_Source material_:
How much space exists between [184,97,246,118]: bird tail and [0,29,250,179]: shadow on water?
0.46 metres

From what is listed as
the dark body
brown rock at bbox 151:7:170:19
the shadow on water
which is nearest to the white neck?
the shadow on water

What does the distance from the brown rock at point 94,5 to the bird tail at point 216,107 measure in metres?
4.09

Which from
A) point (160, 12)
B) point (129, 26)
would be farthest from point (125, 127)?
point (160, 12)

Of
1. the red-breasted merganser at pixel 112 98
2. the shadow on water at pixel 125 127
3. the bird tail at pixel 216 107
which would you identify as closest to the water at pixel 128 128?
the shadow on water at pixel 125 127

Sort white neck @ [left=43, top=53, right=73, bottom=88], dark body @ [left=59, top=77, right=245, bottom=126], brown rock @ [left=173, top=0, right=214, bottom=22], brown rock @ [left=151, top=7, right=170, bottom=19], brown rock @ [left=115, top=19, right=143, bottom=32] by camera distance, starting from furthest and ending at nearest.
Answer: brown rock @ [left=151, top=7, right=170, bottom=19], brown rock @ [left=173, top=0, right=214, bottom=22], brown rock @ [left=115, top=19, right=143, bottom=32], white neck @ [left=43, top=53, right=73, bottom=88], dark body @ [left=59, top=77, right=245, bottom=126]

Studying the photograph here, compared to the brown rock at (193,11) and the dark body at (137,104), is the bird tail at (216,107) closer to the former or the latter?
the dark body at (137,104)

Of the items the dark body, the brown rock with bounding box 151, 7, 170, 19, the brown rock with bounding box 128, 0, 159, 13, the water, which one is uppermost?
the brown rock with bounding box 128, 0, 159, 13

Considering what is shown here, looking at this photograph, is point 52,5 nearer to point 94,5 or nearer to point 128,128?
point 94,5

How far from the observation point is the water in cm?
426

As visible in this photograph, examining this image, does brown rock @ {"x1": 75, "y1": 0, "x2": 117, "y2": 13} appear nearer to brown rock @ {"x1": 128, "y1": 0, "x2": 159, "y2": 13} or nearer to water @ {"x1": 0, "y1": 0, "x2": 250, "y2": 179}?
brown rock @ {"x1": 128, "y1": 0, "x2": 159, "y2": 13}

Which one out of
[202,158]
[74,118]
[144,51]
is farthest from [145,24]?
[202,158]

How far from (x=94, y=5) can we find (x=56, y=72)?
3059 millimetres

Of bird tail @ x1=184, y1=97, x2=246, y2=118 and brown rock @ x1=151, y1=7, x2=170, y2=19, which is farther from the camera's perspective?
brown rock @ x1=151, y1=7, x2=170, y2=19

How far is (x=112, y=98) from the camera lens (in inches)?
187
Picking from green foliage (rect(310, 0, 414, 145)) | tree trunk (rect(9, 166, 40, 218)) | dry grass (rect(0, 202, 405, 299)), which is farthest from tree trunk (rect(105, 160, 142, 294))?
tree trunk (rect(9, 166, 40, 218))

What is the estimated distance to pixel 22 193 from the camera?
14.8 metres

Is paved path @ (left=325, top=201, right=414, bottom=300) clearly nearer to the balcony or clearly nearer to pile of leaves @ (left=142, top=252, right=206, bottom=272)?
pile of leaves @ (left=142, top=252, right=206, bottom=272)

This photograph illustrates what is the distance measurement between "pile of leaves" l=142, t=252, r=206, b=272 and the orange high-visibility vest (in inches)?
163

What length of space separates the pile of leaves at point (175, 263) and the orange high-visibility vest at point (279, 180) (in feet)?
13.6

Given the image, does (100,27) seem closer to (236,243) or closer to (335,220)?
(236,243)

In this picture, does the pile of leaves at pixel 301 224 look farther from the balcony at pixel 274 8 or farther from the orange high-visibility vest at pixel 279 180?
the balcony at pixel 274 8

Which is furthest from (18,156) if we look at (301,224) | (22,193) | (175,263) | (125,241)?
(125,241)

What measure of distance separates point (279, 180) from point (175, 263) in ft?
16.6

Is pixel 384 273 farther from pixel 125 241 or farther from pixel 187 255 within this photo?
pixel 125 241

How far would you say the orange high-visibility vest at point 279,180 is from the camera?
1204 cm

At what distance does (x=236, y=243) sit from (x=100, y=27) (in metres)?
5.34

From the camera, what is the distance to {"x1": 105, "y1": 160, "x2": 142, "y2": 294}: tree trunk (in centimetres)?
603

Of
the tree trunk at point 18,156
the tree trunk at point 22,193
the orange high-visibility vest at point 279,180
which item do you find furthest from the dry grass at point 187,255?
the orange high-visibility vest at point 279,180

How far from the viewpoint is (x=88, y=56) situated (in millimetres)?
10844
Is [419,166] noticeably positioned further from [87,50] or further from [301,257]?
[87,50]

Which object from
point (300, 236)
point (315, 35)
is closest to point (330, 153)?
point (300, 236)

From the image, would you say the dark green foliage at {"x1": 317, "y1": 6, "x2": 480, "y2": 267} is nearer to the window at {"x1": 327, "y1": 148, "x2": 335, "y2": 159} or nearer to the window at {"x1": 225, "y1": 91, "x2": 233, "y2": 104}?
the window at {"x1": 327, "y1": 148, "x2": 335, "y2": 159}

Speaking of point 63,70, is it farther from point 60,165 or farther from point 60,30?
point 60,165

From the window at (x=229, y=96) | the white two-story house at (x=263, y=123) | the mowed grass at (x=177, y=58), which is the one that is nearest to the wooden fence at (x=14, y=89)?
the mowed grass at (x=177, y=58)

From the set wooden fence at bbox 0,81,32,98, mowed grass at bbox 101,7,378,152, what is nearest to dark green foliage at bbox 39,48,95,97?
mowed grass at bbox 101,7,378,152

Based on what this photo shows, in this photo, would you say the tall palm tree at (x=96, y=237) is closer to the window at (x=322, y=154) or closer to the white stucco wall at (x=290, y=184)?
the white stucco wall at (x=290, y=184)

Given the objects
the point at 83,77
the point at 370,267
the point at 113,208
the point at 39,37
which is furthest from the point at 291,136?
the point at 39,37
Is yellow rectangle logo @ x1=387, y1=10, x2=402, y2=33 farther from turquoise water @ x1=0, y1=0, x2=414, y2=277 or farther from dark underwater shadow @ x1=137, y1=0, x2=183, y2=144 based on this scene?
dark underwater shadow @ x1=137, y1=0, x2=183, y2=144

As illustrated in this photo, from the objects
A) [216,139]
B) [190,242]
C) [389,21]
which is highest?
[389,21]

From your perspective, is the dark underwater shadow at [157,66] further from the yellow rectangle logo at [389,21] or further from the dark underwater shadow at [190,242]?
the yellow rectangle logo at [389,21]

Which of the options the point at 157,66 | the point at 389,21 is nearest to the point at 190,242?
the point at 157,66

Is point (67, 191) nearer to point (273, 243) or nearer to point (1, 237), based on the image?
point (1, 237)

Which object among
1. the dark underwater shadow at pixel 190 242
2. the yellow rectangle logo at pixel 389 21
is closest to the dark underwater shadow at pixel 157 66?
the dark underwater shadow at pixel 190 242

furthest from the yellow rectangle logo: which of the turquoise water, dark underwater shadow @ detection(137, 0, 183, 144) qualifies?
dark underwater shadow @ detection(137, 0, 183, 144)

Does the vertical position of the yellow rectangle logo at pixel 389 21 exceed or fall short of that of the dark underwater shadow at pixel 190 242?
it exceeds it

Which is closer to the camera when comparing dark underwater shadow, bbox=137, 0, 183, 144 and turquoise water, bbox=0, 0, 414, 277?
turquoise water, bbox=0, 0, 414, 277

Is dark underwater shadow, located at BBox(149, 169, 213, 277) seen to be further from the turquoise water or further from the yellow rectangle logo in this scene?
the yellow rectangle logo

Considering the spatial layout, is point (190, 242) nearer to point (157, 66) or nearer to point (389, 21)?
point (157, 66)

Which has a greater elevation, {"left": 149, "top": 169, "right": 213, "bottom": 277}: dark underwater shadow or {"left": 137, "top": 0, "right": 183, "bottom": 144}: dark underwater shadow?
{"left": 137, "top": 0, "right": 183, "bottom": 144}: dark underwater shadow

_Exercise description_: Return the stretch of the data above that opens with the line containing "How far from (x=94, y=5)" and closes with the line containing "14.8 metres", both ends included, as a JSON list of strings. Use one string per line and leave out blank lines.

_Response below_:
[
  "How far from (x=94, y=5) can we find (x=56, y=72)?",
  "3059 millimetres",
  "Of bird tail @ x1=184, y1=97, x2=246, y2=118 and brown rock @ x1=151, y1=7, x2=170, y2=19, which is farther from the camera's perspective?",
  "brown rock @ x1=151, y1=7, x2=170, y2=19",
  "How far is (x=112, y=98) from the camera lens (in inches)?",
  "187",
  "Picking from green foliage (rect(310, 0, 414, 145)) | tree trunk (rect(9, 166, 40, 218)) | dry grass (rect(0, 202, 405, 299)), which is farthest from tree trunk (rect(105, 160, 142, 294))?",
  "tree trunk (rect(9, 166, 40, 218))",
  "What is the estimated distance to pixel 22 193 from the camera?",
  "14.8 metres"
]